*EXERCISE INSTRUCTIONS*: Output the data unchanged and complete, minus the images.

*DATASET RECORDS*:
+++++
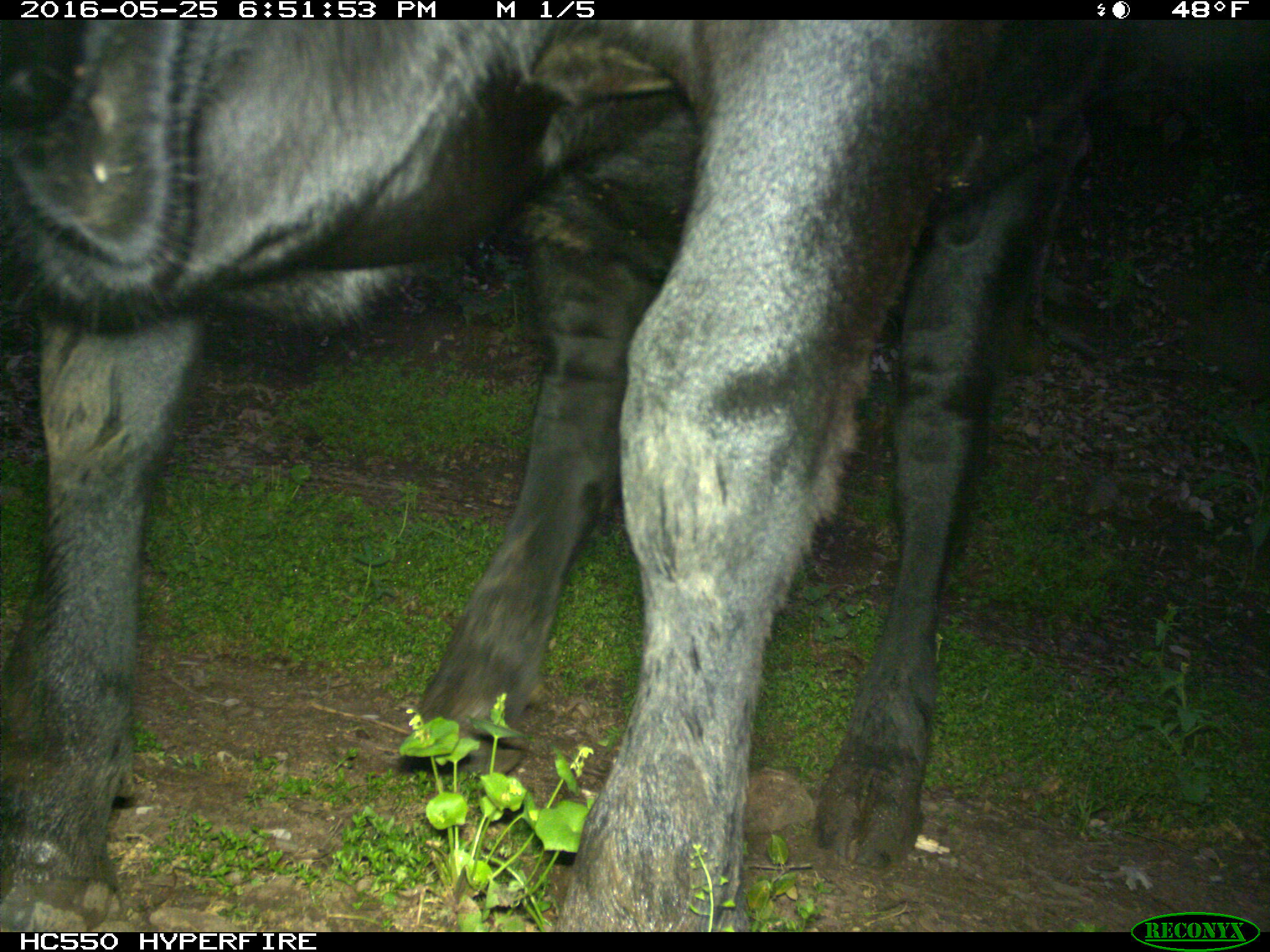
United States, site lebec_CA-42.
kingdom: Animalia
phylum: Chordata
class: Mammalia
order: Artiodactyla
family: Bovidae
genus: Bos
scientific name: Bos taurus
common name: domestic cow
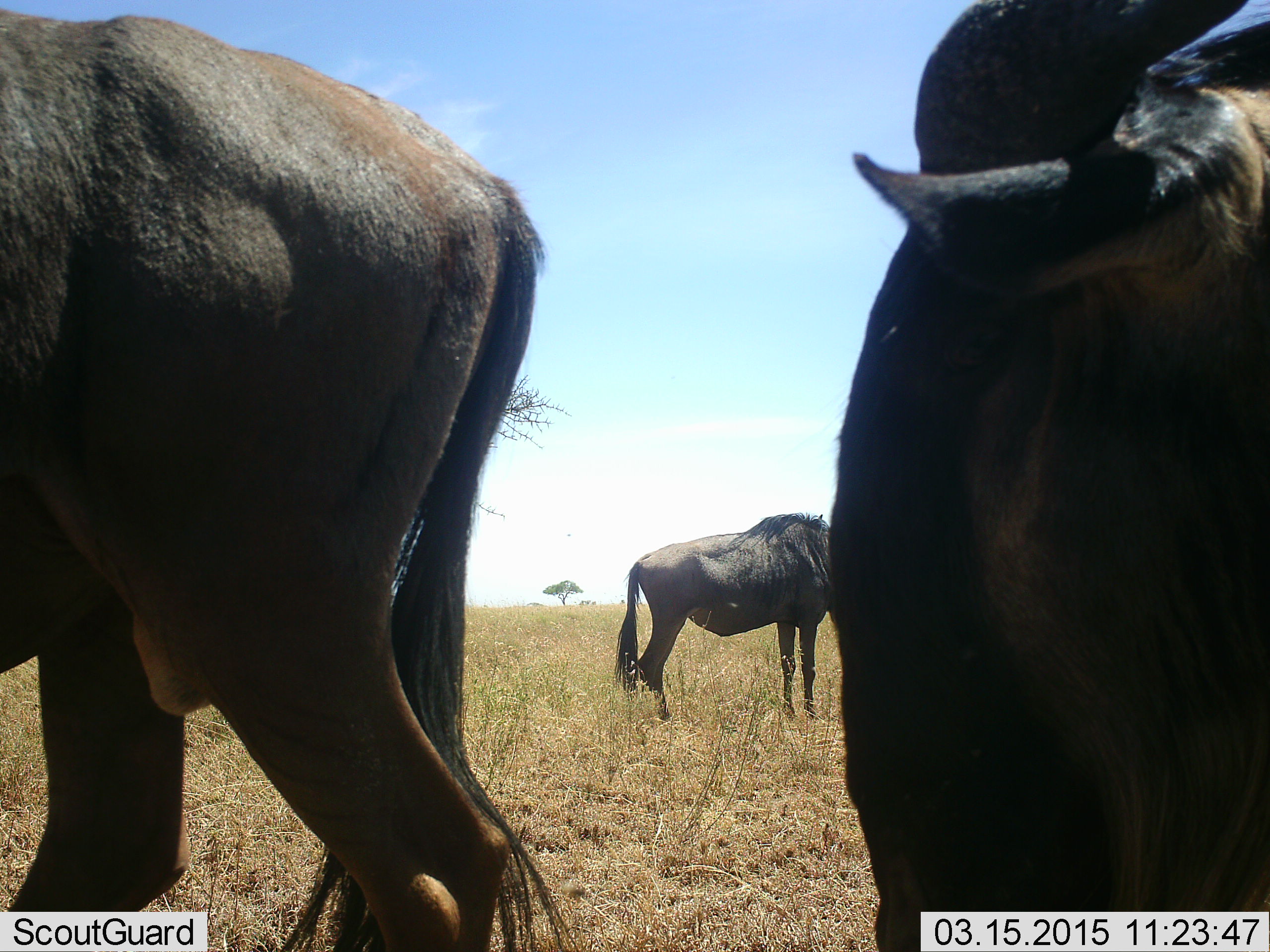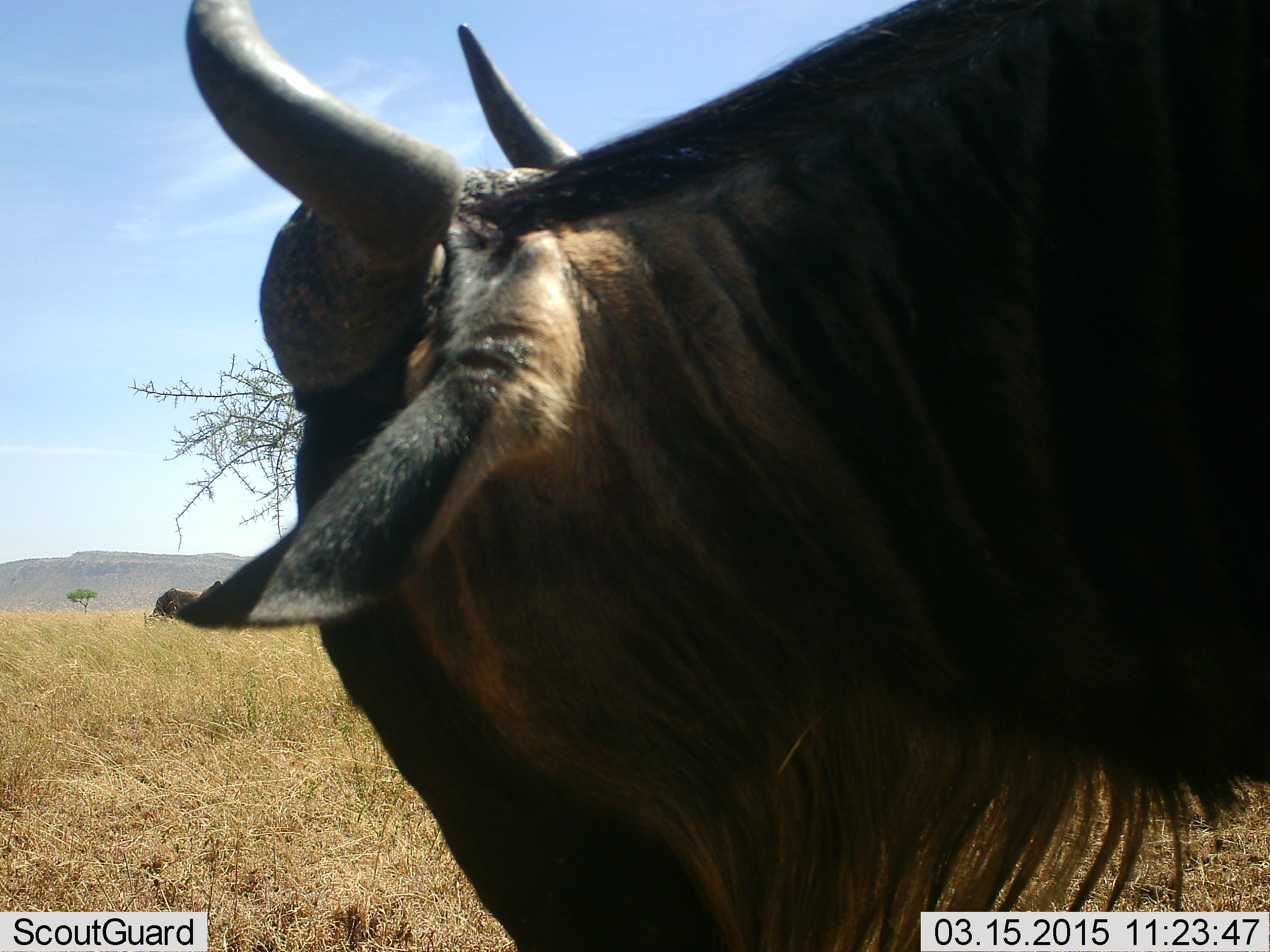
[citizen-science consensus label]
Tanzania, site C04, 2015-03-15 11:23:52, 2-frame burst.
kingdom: Animalia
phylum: Chordata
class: Mammalia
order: Artiodactyla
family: Bovidae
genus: Connochaetes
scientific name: Connochaetes taurinus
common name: blue wildebeest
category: wildebeest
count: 3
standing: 90%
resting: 0%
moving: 60%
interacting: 0%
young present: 0%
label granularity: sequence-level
+++++
*TASK SOLUTION*:
United States, site lebec_CA-42.
kingdom: Animalia
phylum: Chordata
class: Mammalia
order: Artiodactyla
family: Bovidae
genus: Bos
scientific name: Bos taurus
common name: domestic cow
[citizen-science consensus label]
Tanzania, site C04, 2015-03-15 11:23:52, 2-frame burst.
kingdom: Animalia
phylum: Chordata
class: Mammalia
order: Artiodactyla
family: Bovidae
genus: Connochaetes
scientific name: Connochaetes taurinus
common name: blue wildebeest
category: wildebeest
count: 3
standing: 90%
resting: 0%
moving: 60%
interacting: 0%
young present: 0%
label granularity: sequence-level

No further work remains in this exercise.